Saturday, July 05, 2008

Reinstalled Mac OS X in multiple partitions, again

Past weekend, for some strange reason, I decided to dump all the MBP's hard disk contents and start again from scratch. But this time I decided to split the disk into multiple partitions for Mac OS X, to avoid external fragmentation slowdowns as much as possible.

I already did such a thing back when the MBP was new. At that time, I created a partition for the system files and another for the user data. However, that setup was not too optimal and, when I got the 7200RPM hard disk drive six months later, I reinstalled again in a single partition. Just for convenience.

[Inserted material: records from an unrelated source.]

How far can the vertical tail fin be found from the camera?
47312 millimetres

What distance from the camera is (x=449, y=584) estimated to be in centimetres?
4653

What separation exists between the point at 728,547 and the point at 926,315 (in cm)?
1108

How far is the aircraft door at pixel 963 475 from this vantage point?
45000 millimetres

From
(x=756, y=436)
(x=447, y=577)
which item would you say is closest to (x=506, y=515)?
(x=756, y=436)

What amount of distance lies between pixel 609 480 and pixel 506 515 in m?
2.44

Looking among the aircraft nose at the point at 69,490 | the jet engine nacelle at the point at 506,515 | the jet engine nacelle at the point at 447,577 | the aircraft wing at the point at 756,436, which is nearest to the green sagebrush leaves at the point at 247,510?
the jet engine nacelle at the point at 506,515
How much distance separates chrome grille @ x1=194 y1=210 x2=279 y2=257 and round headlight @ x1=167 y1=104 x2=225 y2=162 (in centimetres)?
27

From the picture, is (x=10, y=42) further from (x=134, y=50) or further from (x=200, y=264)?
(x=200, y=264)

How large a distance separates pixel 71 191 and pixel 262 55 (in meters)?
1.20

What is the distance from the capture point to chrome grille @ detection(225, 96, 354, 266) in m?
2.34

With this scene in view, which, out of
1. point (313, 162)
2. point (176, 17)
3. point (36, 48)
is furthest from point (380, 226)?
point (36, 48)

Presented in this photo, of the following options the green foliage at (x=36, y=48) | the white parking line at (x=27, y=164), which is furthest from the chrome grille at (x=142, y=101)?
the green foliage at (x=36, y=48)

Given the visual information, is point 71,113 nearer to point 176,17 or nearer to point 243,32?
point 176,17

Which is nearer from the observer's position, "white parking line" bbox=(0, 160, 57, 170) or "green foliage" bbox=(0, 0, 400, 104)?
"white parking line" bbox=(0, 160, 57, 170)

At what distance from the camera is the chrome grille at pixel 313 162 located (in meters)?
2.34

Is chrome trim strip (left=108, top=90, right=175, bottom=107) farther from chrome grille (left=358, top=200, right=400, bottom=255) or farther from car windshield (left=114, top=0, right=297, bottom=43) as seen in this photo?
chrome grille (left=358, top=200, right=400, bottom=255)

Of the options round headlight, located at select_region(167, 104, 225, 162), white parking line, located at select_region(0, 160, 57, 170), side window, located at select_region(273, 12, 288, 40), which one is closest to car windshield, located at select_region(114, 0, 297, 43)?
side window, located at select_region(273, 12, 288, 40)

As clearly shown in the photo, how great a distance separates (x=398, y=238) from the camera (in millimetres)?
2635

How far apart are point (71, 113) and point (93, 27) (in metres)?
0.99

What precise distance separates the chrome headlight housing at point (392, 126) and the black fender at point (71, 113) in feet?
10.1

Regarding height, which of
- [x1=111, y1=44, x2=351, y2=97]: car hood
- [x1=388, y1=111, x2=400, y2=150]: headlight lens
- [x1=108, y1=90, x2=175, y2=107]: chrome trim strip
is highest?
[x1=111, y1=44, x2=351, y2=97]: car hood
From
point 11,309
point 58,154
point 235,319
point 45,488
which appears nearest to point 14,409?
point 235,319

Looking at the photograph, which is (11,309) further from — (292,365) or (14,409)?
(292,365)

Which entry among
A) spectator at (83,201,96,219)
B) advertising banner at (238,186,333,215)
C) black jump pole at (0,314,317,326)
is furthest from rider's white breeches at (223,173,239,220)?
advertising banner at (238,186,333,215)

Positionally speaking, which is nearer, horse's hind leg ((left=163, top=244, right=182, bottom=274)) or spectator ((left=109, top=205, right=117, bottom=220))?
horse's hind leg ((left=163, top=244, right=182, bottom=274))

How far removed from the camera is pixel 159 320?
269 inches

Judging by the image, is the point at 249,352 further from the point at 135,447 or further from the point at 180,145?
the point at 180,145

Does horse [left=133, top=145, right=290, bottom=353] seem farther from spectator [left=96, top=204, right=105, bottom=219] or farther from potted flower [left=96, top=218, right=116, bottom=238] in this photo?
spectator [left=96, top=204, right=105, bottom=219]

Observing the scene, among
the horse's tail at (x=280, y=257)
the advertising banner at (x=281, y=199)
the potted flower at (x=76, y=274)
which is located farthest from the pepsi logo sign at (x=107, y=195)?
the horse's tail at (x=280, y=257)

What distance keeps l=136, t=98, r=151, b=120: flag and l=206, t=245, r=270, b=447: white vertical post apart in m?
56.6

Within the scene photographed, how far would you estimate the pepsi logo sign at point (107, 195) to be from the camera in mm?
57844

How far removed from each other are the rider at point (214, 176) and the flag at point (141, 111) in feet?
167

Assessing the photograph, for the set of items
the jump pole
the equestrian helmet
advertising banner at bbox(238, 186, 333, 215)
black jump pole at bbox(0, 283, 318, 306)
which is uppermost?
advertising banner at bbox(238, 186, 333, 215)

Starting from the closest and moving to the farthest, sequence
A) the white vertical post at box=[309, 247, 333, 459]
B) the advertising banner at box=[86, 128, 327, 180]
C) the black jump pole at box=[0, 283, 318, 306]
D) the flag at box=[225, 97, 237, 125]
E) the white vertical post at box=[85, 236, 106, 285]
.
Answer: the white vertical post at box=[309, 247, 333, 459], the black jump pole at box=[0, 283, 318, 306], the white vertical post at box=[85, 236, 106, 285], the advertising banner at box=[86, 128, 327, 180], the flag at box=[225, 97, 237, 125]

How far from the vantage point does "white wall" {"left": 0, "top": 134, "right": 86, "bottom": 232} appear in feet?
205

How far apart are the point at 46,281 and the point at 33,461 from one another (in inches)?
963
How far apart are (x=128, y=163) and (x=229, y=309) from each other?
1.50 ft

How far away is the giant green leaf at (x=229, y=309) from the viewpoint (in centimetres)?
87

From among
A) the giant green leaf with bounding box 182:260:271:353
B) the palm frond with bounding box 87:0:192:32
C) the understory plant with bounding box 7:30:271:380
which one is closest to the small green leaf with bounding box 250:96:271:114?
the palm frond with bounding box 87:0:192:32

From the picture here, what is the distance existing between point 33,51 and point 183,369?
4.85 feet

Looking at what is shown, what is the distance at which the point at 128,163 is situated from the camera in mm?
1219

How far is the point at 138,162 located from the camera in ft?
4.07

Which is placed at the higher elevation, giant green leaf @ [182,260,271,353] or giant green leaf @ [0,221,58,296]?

But external fragmentation hurts performance a lot, specially in my case because I need to keep lots of small files (the NetBSD source tree, for example) and files that get fragmented very easily (sparse virtual machine disks). These end up spreading the files everywhere on the physical disk, and as a result the system slows down considerably. I even bought iDefrag and it does a good job at optimizing the disk layout... but the results were not as impressive as I expected.

This time I reinstalled using the following layout:
  • System: Mounted on /, HFS+ case insensitive, 30GB.
  • Users: Mounted on /Users, HFS+ case insensitive, 50GB.
  • Windows: Not mounted, NTFS, 40GB.
  • Projects: Mounted on /Users/jmmv/Projects, HFS+ case sensitive, 30GB.
Windows had to go before Projects so that the MBR partition table was constructed correctly; otherwise Windows failed to start after installation. The Projects partition holds those small files as well as the virtual machines. And Users keeps all the personal stuff such as photos, music and documents, which are mostly static.

Using this layout, the machine really feels a lot faster. Applications start quickly, programs that deal with personal data such as iPhoto and iTunes load the library faster, and I don't have to deal with stupid disk images to keep things sequential on disk. However, the price to pay for such layout is convenience, because now the free disk space is spread in multiple partitions.

3 comments:

Matthias Scheler said...

Have you considered simply creating a backup with CCC or Time Machine and restoring that to the internal harddisk? That should achieve the same effect than a reinstallation but require less work.

Julio M. Merino Vidal said...

Matthias: I don't have CCC nor Time Machine. Wouldn't I get the same results as when defragmenting the disk iDefrag?

Anyway, any of these are inconvenient because the machine keeps getting slower and slower with regular use, so at some point you have to stop, dump/restore, and continue. Hopefully, with my new setup, performance will remain more or less constant for more time :-)

Matthias Scheler said...

CCC is available for download free:

http://www.bombich.com/software/ccc.html

I don't know iDefrag and cannot judge how helpful it is. I however do know that CCC allows you to copy your system disk to an external harddisk and boot of it afterwards. That should allow you to reformat the internal harddisk without losing data and without a reinstallation.